MANILA, Philippines — A lawmaker insisted on Tuesday that the House of Representatives’ approval on third reading of the K-12 basic education program was a hasty move which could worsen the country’s education system.
Kabataan Partylist Raymond Palatino, one of eight lawmakers who opposed the K-12 program, said that Monday was “a sad day for the Philippine basic education system.”
What the Department of Education viewed as two additional years which would equip students with skills and prepare them to enter the workforce was seen by the partylist legislator as burdensome for the students and their families.
Until recently, the Philippines was the only country in Asia which still had a 10-year basic education program. DepEd started its implementation of the K-12 program despite the absence of an enabling law back in June.
Under K-12, students will go through six years of primary education, four years of Junior High School, and two years of Senior High School before they step into college.

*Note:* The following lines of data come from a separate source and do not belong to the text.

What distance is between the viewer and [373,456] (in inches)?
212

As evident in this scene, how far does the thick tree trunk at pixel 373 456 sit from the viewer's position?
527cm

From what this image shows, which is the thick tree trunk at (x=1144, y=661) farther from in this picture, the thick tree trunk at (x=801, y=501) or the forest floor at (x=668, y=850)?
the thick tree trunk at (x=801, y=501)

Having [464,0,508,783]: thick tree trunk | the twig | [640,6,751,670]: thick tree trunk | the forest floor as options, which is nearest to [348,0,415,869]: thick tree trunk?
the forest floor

“I fear that instead of reforming the current education system, the railroaded passage of the K-12 Bill will further escalate the education crisis in the country,” said Palatino, insisting that the additional years will only succeed in becoming an “additional burden” to many families.
“There is indeed a consensus that we need to reform the basic education curriculum. There is much room for reform. But legislating a bill that adds two years without the proper preparations is a turn for the worse,” he argued.
To Palatino “employment is not wholly a function dependent on the number of years of schooling.”
He said that DepEd was being too ambitious with the K-12 program, expressing worries that the future generation would “face an educational system prescribed by world financial institutions to reorient the education system towards serving labor-export policies.”